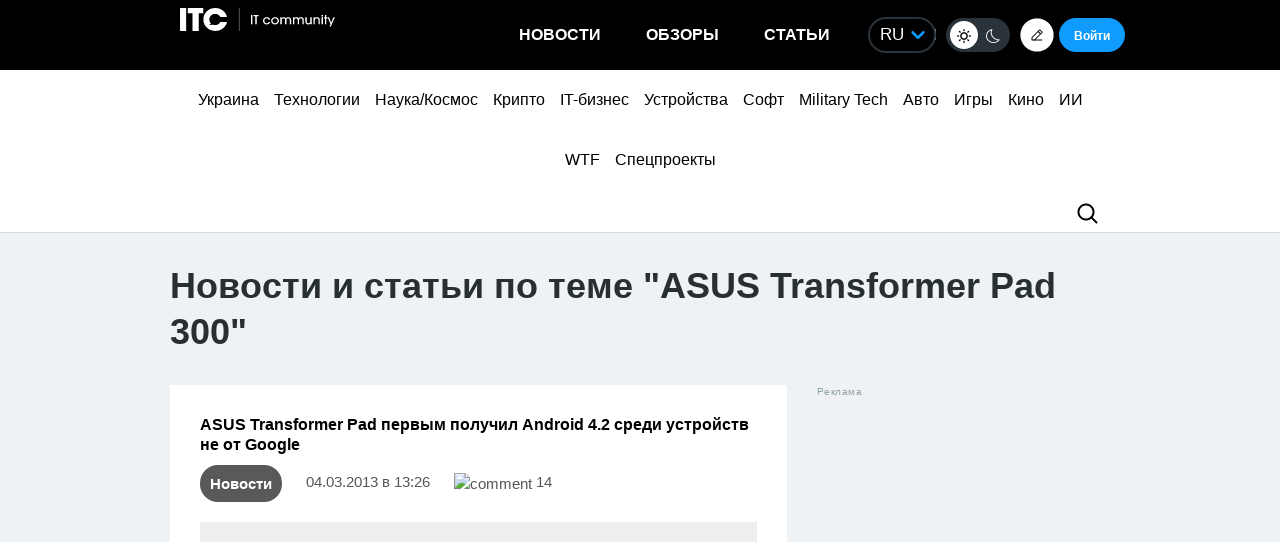

--- FILE ---
content_type: application/javascript; charset=UTF-8
request_url: https://itcua.disqus.com/count-data.js?1=100034%20https%3A%2F%2Fitc.ua%2F%3Fp%3D100034&1=4100295%20https%3A%2F%2Fitc.ua%2F%3Fp%3D4100295&1=4104789%20https%3A%2F%2Fitc.ua%2F%3Fp%3D4104789&1=4106000%20https%3A%2F%2Fitc.ua%2F%3Fp%3D4106000&1=4116066%20https%3A%2F%2Fitc.ua%2F%3Fp%3D4116066&1=4119468%20https%3A%2F%2Fitc.ua%2F%3Fp%3D4119468&1=4122443%20https%3A%2F%2Fitc.ua%2F%3Fp%3D4122443&1=4124865%20https%3A%2F%2Fitc.ua%2F%3Fp%3D4124865&1=4161496%20https%3A%2F%2Fitc.ua%2F%3Fp%3D4161496&1=4162063%20https%3A%2F%2Fitc.ua%2F%3Fp%3D4162063
body_size: 369
content:
var DISQUSWIDGETS;

if (typeof DISQUSWIDGETS != 'undefined') {
    DISQUSWIDGETS.displayCount({"text":{"and":"\u0442\u0430","comments":{"zero":"0","multiple":"{num}","one":"1"}},"counts":[{"id":"4162063 https:\/\/itc.ua\/?p=4162063","comments":2},{"id":"4161496 https:\/\/itc.ua\/?p=4161496","comments":4},{"id":"100034 https:\/\/itc.ua\/?p=100034","comments":14}]});
}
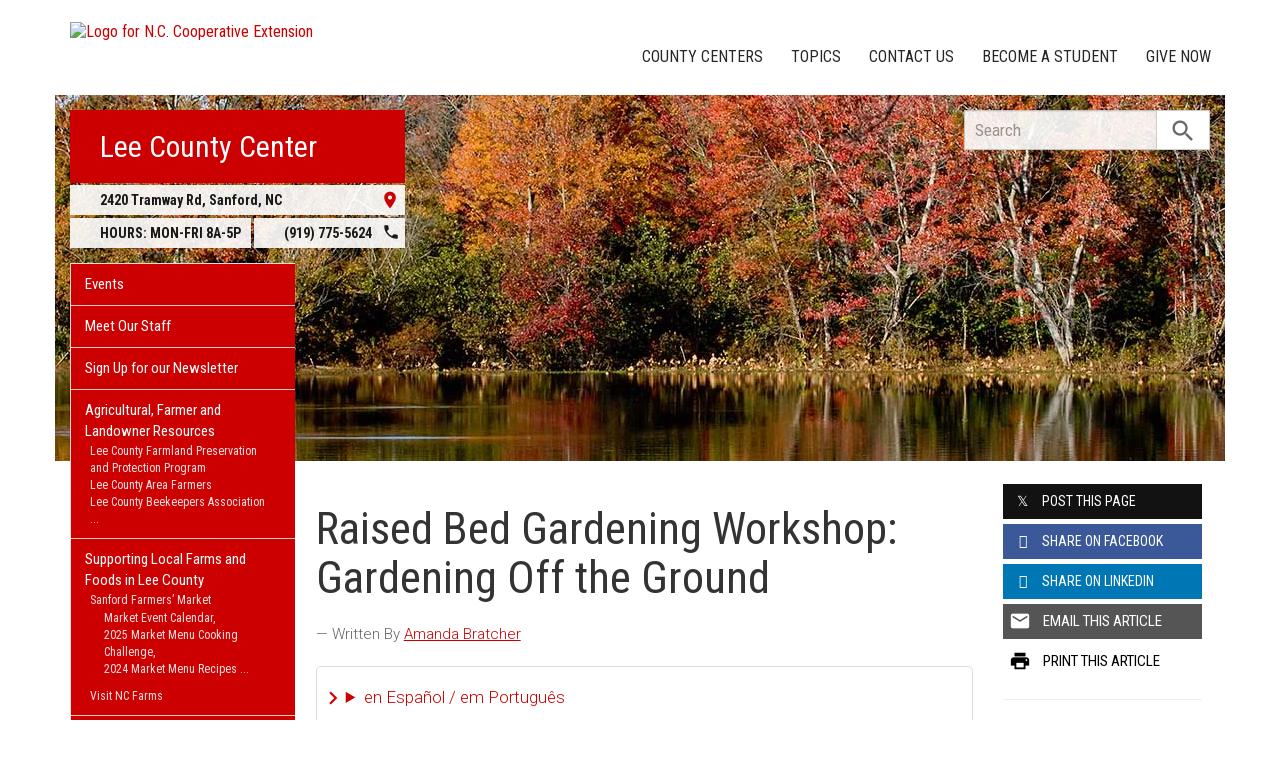

--- FILE ---
content_type: text/plain
request_url: https://www.google-analytics.com/j/collect?v=1&_v=j102&a=736226240&t=pageview&_s=1&dl=https%3A%2F%2Flee.ces.ncsu.edu%2F2022%2F12%2Fraised-bed-gardening-02-2024%2F&ul=en-us%40posix&dt=Raised%20Bed%20Gardening%20Workshop%3A%20Gardening%20Off%20the%20Ground%20%7C%20N.C.%20Cooperative%20Extension&sr=1280x720&vp=1280x720&_u=IADAAEABAAAAACAAI~&jid=2005467939&gjid=1649536474&cid=290948378.1769755063&tid=UA-43947927-1&_gid=1835369460.1769755063&_r=1&_slc=1&z=298788643
body_size: -829
content:
2,cG-R5HL7GFJY4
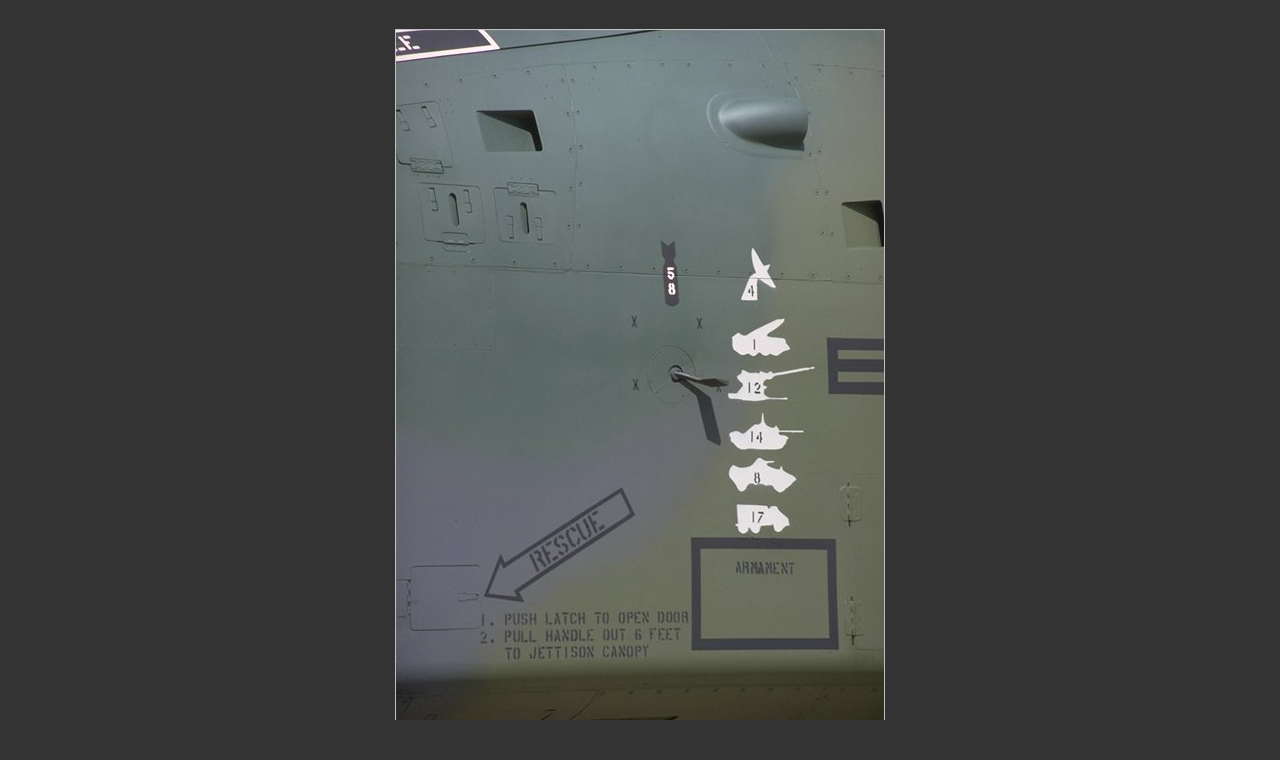

--- FILE ---
content_type: text/html
request_url: https://b-domke.de/AviationImages/Warthog/1561.html
body_size: 677
content:
<!doctype html public "-//w3c//dtd html 4.0 transitional//en">
<html>
<head>
   <meta http-equiv="Content-Type" content="text/html; charset=iso-8859-1">
   <meta name="Author" content="Burkhard Domke">
   <meta name="GENERATOR" content="Microsoft FrontPage 5.0">
   <title>Aviation Images - A-10A Thunderbolt II Walkaround</title>
</head>
<body text="#FFFFFF" bgcolor="#333333" link="#0000EE" vlink="#551A8B" alink="#FF0000">
&nbsp;
<center><table COLS=1 WIDTH="100%" >
<tr>
<td>
<center><img SRC="Images/1561.jpg" NOSAVE BORDER=0 height=740 width=490></center>
</td>
</tr>

<tr>
<td>
<center><font face="Arial,Helvetica"><font size=-1>A-10A s/n 80-0194</font></font>
<br><font face="Arial,Helvetica"><font size=-1>USAFE 511 TFS, 10 TFW, June
1991</font></font>
<p><font size=+1>Forward fuselage viewed from port. AF 80-0194 was displayed
as a Desert Storm veteran with proper kill markings located immediately
behind the AoA sensor, accounting for radar sites, a mobile SCUD launcher,
several AAA emplacements, 14 MBTs and a number of APCs and trucks, destroyed
during a total of 58 sorties.</font>
<p><font face="Times New Roman,Times"><font size=-1>Photo by Burkhard Domke</font></font></center>
</td>
</tr>
</table></center>

</body>
</html>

◆ Your task ◆
Give all of the material again, exactly, apart from the pictures.

◆ Result for this task ◆
--- FILE ---
content_type: application/javascript; charset=UTF-8
request_url: https://itcua.disqus.com/count-data.js?1=100034%20https%3A%2F%2Fitc.ua%2F%3Fp%3D100034&1=4100295%20https%3A%2F%2Fitc.ua%2F%3Fp%3D4100295&1=4104789%20https%3A%2F%2Fitc.ua%2F%3Fp%3D4104789&1=4106000%20https%3A%2F%2Fitc.ua%2F%3Fp%3D4106000&1=4116066%20https%3A%2F%2Fitc.ua%2F%3Fp%3D4116066&1=4119468%20https%3A%2F%2Fitc.ua%2F%3Fp%3D4119468&1=4122443%20https%3A%2F%2Fitc.ua%2F%3Fp%3D4122443&1=4124865%20https%3A%2F%2Fitc.ua%2F%3Fp%3D4124865&1=4161496%20https%3A%2F%2Fitc.ua%2F%3Fp%3D4161496&1=4162063%20https%3A%2F%2Fitc.ua%2F%3Fp%3D4162063
body_size: 369
content:
var DISQUSWIDGETS;

if (typeof DISQUSWIDGETS != 'undefined') {
    DISQUSWIDGETS.displayCount({"text":{"and":"\u0442\u0430","comments":{"zero":"0","multiple":"{num}","one":"1"}},"counts":[{"id":"4162063 https:\/\/itc.ua\/?p=4162063","comments":2},{"id":"4161496 https:\/\/itc.ua\/?p=4161496","comments":4},{"id":"100034 https:\/\/itc.ua\/?p=100034","comments":14}]});
}

--- FILE ---
content_type: text/plain
request_url: https://www.google-analytics.com/j/collect?v=1&_v=j102&a=736226240&t=pageview&_s=1&dl=https%3A%2F%2Flee.ces.ncsu.edu%2F2022%2F12%2Fraised-bed-gardening-02-2024%2F&ul=en-us%40posix&dt=Raised%20Bed%20Gardening%20Workshop%3A%20Gardening%20Off%20the%20Ground%20%7C%20N.C.%20Cooperative%20Extension&sr=1280x720&vp=1280x720&_u=IADAAEABAAAAACAAI~&jid=2005467939&gjid=1649536474&cid=290948378.1769755063&tid=UA-43947927-1&_gid=1835369460.1769755063&_r=1&_slc=1&z=298788643
body_size: -829
content:
2,cG-R5HL7GFJY4

--- FILE ---
content_type: text/html
request_url: https://b-domke.de/AviationImages/Warthog/1561.html
body_size: 677
content:
<!doctype html public "-//w3c//dtd html 4.0 transitional//en">
<html>
<head>
   <meta http-equiv="Content-Type" content="text/html; charset=iso-8859-1">
   <meta name="Author" content="Burkhard Domke">
   <meta name="GENERATOR" content="Microsoft FrontPage 5.0">
   <title>Aviation Images - A-10A Thunderbolt II Walkaround</title>
</head>
<body text="#FFFFFF" bgcolor="#333333" link="#0000EE" vlink="#551A8B" alink="#FF0000">
&nbsp;
<center><table COLS=1 WIDTH="100%" >
<tr>
<td>
<center><img SRC="Images/1561.jpg" NOSAVE BORDER=0 height=740 width=490></center>
</td>
</tr>

<tr>
<td>
<center><font face="Arial,Helvetica"><font size=-1>A-10A s/n 80-0194</font></font>
<br><font face="Arial,Helvetica"><font size=-1>USAFE 511 TFS, 10 TFW, June
1991</font></font>
<p><font size=+1>Forward fuselage viewed from port. AF 80-0194 was displayed
as a Desert Storm veteran with proper kill markings located immediately
behind the AoA sensor, accounting for radar sites, a mobile SCUD launcher,
several AAA emplacements, 14 MBTs and a number of APCs and trucks, destroyed
during a total of 58 sorties.</font>
<p><font face="Times New Roman,Times"><font size=-1>Photo by Burkhard Domke</font></font></center>
</td>
</tr>
</table></center>

</body>
</html>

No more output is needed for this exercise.